Text extract:
=-=-=-=-=

FIG. 1 illustrates a dip coating apparatus 10 for producing dip coated drum photoreceptors. Specifically, the dip coating apparatus 10 comprises a lifting and lowering assembly 20 including a gearbox and drive system 22. The lifting and lowering assembly 20 may further include a ball screw 28 for lifting and lowering a carrier 30. The assembly 20 can further comprise one or more counterweights 24 connected or attached to the assembly with cables 26. As will be appreciated, the counterweights 24 assist in the raising of the carrier.

The carrier 30 preferably includes a collection of releasable connectors or chucks 32. Each chuck 32 is adapted to receive or otherwise releasably engage a drum 40 for dip coating to form a drum photoreceptor.

The apparatus 10 further comprises a cover plate 50 disposed on a tank or bath 54 which contains a dip coating liquid. A collection of draft shields 52 are disposed on the cover plate and positioned so as to accommodate a plurality of dip tubes 60 extending upward through the bottom of the tank.

=-=-=-=-=

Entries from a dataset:
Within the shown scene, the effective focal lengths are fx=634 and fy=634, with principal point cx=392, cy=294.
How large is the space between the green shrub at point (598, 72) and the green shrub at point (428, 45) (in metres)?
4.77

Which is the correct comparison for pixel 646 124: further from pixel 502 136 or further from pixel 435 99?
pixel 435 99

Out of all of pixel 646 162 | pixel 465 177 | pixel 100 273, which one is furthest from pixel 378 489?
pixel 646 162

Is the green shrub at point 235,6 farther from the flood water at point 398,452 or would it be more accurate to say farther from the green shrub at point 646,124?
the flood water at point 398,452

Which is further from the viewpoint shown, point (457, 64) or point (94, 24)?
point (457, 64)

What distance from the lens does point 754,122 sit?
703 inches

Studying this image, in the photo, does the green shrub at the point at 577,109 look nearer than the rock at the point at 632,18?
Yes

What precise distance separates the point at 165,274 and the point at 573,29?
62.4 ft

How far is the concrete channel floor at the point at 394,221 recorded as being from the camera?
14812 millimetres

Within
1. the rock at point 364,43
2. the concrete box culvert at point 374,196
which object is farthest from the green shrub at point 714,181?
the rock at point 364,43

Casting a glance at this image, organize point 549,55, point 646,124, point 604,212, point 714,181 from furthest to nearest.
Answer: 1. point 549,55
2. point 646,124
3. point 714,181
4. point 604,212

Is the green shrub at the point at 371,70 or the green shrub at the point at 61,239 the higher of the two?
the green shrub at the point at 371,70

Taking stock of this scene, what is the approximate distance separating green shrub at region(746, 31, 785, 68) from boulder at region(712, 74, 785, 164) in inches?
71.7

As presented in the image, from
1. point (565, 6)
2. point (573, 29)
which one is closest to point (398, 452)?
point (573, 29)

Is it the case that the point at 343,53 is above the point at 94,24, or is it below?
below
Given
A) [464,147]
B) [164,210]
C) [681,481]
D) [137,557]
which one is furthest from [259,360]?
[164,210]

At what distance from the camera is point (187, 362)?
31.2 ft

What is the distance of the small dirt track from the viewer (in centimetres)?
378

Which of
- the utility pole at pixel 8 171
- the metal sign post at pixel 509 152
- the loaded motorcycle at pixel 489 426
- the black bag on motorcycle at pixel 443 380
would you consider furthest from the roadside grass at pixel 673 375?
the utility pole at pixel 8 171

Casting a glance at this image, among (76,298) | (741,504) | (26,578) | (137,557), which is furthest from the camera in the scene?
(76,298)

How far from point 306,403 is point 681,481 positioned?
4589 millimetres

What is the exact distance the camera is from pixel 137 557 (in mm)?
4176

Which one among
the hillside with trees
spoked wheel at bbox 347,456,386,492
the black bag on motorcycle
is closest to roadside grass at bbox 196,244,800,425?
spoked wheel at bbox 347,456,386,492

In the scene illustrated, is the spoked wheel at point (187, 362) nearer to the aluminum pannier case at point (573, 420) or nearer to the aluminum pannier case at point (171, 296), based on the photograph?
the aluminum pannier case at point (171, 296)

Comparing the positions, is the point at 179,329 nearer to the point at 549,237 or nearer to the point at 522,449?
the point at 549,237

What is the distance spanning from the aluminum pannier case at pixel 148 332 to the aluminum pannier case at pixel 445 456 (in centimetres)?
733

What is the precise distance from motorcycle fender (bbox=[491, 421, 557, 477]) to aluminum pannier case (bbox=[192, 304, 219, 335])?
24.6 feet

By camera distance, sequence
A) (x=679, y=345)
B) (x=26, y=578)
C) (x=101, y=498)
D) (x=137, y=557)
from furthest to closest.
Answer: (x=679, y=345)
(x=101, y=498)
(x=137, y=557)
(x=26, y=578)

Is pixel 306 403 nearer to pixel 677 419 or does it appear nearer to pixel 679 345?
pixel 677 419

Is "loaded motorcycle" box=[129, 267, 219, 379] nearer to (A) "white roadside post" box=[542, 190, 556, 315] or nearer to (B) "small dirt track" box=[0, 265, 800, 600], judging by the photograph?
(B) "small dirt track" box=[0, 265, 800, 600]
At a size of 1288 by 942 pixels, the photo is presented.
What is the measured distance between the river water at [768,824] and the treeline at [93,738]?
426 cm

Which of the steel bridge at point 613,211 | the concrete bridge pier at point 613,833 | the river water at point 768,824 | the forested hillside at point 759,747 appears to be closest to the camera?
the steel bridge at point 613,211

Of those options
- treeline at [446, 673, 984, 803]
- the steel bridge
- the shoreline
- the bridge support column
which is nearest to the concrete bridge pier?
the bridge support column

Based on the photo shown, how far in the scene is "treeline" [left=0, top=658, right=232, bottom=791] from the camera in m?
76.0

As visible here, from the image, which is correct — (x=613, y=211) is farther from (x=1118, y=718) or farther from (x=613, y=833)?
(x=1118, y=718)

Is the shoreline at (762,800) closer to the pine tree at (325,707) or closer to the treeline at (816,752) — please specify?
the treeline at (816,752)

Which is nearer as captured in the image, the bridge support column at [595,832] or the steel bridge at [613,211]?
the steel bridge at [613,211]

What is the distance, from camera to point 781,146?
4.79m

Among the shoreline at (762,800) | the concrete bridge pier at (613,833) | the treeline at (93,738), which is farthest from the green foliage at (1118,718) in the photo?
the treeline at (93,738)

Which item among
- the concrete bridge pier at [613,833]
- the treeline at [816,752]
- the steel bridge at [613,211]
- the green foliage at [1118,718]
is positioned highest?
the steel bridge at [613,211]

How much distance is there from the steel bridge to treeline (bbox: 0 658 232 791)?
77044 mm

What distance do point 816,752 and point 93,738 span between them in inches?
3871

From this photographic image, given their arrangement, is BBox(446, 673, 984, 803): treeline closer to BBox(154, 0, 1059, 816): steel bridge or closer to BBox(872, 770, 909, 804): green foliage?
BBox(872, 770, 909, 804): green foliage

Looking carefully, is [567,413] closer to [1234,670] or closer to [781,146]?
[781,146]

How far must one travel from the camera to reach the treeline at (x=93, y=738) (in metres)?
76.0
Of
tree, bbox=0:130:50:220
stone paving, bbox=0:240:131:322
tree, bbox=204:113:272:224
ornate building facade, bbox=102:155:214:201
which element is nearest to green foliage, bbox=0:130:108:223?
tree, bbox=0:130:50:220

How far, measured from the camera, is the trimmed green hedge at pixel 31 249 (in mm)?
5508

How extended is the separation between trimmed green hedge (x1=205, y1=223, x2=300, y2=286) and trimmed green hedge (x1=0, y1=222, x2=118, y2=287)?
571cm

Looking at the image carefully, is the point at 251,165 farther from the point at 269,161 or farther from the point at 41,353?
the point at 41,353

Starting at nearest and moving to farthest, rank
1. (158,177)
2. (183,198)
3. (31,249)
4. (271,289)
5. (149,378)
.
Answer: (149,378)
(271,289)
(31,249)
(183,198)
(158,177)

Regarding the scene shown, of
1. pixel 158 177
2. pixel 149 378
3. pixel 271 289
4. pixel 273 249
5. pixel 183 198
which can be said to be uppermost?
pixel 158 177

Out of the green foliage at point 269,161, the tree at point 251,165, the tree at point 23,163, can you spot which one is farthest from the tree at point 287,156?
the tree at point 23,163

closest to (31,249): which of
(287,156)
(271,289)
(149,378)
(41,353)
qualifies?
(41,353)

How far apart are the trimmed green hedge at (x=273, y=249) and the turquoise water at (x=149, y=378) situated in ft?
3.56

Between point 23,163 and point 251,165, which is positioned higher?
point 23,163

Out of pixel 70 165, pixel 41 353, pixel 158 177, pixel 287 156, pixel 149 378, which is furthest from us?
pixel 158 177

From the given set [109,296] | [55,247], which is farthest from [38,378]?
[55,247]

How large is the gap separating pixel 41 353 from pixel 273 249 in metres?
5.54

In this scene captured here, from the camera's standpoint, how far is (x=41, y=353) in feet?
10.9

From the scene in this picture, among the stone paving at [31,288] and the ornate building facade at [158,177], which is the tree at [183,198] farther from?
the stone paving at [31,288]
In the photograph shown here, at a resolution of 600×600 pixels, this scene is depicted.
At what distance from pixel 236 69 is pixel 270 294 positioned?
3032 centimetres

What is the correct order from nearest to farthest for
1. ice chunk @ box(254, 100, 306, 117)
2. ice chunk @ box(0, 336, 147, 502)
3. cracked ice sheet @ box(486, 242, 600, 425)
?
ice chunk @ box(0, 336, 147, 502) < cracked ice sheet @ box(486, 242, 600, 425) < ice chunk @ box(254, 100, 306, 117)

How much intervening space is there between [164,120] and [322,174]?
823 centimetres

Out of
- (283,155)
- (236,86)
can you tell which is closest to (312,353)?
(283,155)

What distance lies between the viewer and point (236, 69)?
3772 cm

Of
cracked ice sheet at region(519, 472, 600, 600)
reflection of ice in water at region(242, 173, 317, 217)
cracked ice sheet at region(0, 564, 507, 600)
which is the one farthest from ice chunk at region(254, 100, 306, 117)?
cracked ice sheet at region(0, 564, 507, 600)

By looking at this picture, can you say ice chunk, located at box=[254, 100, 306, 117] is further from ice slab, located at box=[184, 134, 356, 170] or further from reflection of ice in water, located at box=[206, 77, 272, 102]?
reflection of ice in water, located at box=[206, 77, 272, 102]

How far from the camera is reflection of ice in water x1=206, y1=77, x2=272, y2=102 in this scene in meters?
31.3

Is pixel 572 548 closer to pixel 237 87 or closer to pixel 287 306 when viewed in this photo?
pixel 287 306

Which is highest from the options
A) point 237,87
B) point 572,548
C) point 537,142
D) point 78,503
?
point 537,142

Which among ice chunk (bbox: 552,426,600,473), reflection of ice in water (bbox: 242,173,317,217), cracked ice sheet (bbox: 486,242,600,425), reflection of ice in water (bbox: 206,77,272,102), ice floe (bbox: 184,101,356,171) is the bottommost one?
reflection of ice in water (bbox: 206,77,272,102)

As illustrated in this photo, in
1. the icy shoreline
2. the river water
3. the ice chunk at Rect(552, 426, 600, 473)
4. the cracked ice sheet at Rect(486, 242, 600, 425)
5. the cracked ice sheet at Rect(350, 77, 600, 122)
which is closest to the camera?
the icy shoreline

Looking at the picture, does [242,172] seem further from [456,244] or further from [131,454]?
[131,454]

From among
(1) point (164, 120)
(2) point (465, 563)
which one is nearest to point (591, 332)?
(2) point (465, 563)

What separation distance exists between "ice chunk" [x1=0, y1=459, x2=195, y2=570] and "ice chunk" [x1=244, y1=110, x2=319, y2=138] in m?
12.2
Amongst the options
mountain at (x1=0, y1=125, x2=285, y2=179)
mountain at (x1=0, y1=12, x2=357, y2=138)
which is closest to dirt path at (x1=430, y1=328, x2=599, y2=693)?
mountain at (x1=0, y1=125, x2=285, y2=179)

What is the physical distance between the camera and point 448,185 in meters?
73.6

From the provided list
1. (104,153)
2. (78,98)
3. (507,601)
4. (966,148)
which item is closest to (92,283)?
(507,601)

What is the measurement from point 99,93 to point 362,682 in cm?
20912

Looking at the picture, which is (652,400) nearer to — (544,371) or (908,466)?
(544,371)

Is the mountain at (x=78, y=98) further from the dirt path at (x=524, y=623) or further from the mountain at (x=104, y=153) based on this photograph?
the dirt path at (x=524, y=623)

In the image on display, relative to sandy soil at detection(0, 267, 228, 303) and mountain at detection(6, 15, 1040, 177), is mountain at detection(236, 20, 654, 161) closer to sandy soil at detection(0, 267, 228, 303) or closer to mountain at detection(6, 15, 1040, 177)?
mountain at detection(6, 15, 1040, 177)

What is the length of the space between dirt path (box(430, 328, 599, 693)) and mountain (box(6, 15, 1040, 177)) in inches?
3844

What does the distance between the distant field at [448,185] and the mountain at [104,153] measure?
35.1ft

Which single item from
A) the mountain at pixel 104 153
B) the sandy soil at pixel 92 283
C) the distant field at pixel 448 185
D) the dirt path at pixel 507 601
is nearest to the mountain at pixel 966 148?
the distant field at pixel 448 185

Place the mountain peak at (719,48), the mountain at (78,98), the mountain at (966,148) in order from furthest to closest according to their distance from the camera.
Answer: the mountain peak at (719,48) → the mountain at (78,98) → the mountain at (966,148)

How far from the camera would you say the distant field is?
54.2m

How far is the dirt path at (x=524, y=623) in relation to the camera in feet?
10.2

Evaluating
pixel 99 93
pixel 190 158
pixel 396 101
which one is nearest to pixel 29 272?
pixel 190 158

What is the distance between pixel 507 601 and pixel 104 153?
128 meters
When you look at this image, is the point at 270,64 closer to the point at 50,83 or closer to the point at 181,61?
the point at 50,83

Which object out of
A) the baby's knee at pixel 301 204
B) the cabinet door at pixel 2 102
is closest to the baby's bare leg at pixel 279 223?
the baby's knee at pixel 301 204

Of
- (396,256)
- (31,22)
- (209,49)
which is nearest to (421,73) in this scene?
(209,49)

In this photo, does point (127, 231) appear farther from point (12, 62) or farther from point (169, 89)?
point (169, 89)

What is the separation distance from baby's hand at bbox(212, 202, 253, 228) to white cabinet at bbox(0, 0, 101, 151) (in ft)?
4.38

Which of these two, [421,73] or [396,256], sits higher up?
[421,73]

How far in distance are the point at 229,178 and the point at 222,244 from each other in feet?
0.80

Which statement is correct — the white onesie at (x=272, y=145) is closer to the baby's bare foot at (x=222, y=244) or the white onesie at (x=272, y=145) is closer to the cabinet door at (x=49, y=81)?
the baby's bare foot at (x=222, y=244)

=-=-=-=-=

Aim:
Please explain, in one to three sentences, what purpose the counterweights 24 serve in the dip coating apparatus described in the text above.

Answer to the exercise:
The counterweights 24 are attached to the lifting and lowering assembly 20 with cables 26. They help raise the carrier 30.